Nope, in this case (as described in the original report), I have explicit deps with a fixed version. So autodep is not used here at all.

Right, I did see that. I was explaining more the origin of what rpminspect is doing. Unfortunately a lot of the "why" of the rpmdeps check has been lost to time, but it was all built for issues showing up in RHEL at the time. I was not trying to claim it makes sense or not.

it does feel like shaving the yak.

Well… I'd say that the the implementation of the original check was the shaving of the yak. It must have been quite a bit of work, but it was done without apparently considering various way in which the check is insufficient.

I did the implementation in rpminspect basically by reimplementing what rpmdiff had been doing as my first order of business was feature parity. And yes, it was quite a bit of work.

I knew that its first iteration would present problems like this, but I did not have a good way to determine what packages in the wild would present these issues. My goal is to make the check mostly useful for the purposes of shipping a functional distribution.

My yak shaving comment was meant to imply that we can keep going down the path of handling more and more RPM dependency cases, but at some point we [the distribution] needs a packaging policy in place that says how we will use the features of the packaging system and what self-imposed limits we will have.

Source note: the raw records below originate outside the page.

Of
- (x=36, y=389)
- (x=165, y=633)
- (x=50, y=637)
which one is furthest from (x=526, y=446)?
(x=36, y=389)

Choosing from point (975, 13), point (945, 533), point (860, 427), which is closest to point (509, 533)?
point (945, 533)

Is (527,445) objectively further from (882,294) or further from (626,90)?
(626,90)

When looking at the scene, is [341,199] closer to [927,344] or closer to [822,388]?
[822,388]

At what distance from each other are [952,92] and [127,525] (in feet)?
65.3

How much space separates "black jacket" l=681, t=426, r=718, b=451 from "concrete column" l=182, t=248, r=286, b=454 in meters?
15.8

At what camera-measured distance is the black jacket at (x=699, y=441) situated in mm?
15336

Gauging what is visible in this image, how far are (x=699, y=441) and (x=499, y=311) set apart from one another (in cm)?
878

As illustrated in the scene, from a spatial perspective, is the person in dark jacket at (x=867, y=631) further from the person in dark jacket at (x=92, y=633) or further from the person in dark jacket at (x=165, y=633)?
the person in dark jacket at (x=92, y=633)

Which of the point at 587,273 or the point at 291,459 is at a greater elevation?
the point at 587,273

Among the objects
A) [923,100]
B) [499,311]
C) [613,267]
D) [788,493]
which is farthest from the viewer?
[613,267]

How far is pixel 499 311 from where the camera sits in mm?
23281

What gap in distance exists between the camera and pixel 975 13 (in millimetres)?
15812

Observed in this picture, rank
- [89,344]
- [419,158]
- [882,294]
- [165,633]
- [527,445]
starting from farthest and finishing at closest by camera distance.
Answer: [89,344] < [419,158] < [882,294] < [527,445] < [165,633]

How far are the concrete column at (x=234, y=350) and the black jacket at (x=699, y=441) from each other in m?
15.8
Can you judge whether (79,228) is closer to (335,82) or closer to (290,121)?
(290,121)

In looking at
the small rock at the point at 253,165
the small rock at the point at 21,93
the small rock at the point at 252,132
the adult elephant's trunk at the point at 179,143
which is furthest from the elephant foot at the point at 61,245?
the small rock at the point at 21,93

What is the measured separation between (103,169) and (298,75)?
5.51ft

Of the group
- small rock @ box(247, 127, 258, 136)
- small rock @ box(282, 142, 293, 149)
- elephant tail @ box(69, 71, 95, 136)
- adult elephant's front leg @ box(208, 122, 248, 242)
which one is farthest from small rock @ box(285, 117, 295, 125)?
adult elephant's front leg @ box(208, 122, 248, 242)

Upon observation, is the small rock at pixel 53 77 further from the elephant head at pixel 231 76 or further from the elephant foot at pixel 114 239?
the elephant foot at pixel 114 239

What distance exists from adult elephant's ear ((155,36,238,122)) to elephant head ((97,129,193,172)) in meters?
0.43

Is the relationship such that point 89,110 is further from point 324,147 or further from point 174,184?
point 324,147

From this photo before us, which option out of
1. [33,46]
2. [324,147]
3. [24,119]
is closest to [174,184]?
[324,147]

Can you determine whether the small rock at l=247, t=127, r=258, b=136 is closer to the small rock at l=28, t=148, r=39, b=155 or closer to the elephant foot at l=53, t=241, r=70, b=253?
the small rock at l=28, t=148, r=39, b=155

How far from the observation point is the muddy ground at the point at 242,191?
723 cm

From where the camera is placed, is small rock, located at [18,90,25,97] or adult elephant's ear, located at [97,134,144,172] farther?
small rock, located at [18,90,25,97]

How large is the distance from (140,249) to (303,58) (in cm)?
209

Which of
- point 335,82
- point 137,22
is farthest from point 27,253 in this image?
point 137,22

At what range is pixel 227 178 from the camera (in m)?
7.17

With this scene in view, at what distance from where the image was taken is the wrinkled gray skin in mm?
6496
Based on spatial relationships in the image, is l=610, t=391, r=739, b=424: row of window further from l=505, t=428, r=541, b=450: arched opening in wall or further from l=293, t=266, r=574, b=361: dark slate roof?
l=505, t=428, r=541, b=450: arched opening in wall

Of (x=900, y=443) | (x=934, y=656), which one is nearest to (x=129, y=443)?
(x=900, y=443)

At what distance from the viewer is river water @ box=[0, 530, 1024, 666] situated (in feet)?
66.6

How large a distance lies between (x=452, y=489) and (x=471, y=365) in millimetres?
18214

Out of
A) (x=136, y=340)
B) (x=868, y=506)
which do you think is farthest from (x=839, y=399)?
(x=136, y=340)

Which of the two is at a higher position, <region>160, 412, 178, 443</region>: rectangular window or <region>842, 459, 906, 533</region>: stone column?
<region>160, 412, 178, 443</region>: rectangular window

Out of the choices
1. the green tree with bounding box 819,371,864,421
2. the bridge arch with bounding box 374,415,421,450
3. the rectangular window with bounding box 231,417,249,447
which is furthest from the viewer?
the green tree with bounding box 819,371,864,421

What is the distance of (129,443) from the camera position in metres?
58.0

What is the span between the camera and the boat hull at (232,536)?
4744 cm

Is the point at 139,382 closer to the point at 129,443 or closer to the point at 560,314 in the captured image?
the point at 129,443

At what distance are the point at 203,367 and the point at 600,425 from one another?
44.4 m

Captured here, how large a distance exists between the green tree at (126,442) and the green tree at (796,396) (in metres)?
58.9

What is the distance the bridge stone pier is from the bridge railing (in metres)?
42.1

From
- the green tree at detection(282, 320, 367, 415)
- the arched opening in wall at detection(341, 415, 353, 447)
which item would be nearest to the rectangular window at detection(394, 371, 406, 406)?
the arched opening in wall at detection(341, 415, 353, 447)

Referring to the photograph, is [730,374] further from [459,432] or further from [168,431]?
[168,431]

That's sort of the objective of rpminspect is to enforce the rules we make for ourselves. Your not wrong that this functionality is fine in RPM packages, but I want to see that cross-referenced with packaging policy.

looking at systemd and systemd-libs, are those packages ever able to exist by themselves or do you always need to have both installed?

systemd-libs provides public systemd libraries (libsystemd, libudev), which other programs can link to. It also provides various nss modules. All of those can work without systemd (even on systems with a different init system to a large extent). So yes, systemd-libs can exist by itself, and in containers and mock and such will often be installed without the big systemd package.

Noted, thanks.

@dcantrell dcantrell added this to the v1.13 milestone Nov 7, 2023
@dcantrell dcantrell added in progress Work on this issue is currently underway, but that does not imply it will be done quickly. and removed question Further information is requested labels Nov 7, 2023
dcantrell added a commit to dcantrell/rpminspect that referenced this issue Nov 30, 2023
A package with automatic shared library dependencies usually require
an explicit Requires on the %{name} = %{version}-%{release}.  This is
done to ensure subpackages don't drift from the main package when
performing upgrades.  However, it is also possible to have those
explicit Requires handled by transitive Requires.  That is having an
explicit Requires on a package that then itself has an explicit
Requires on the package you need.  This commit implements that check
when looking for explicit Requires and treats it as satisifed.

Fixes: rpminspect#1231

Signed-off-by: David Cantrell <dcantrell@redhat.com>
@dcantrell dcantrell removed the in progress Work on this issue is currently underway, but that does not imply it will be done quickly. label Nov 30, 2023
dcantrell added a commit that referenced this issue Dec 5, 2023
A package with automatic shared library dependencies usually require
an explicit Requires on the %{name} = %{version}-%{release}.  This is
done to ensure subpackages don't drift from the main package when
performing upgrades.  However, it is also possible to have those
explicit Requires handled by transitive Requires.  That is having an
explicit Requires on a package that then itself has an explicit
Requires on the package you need.  This commit implements that check
when looking for explicit Requires and treats it as satisifed.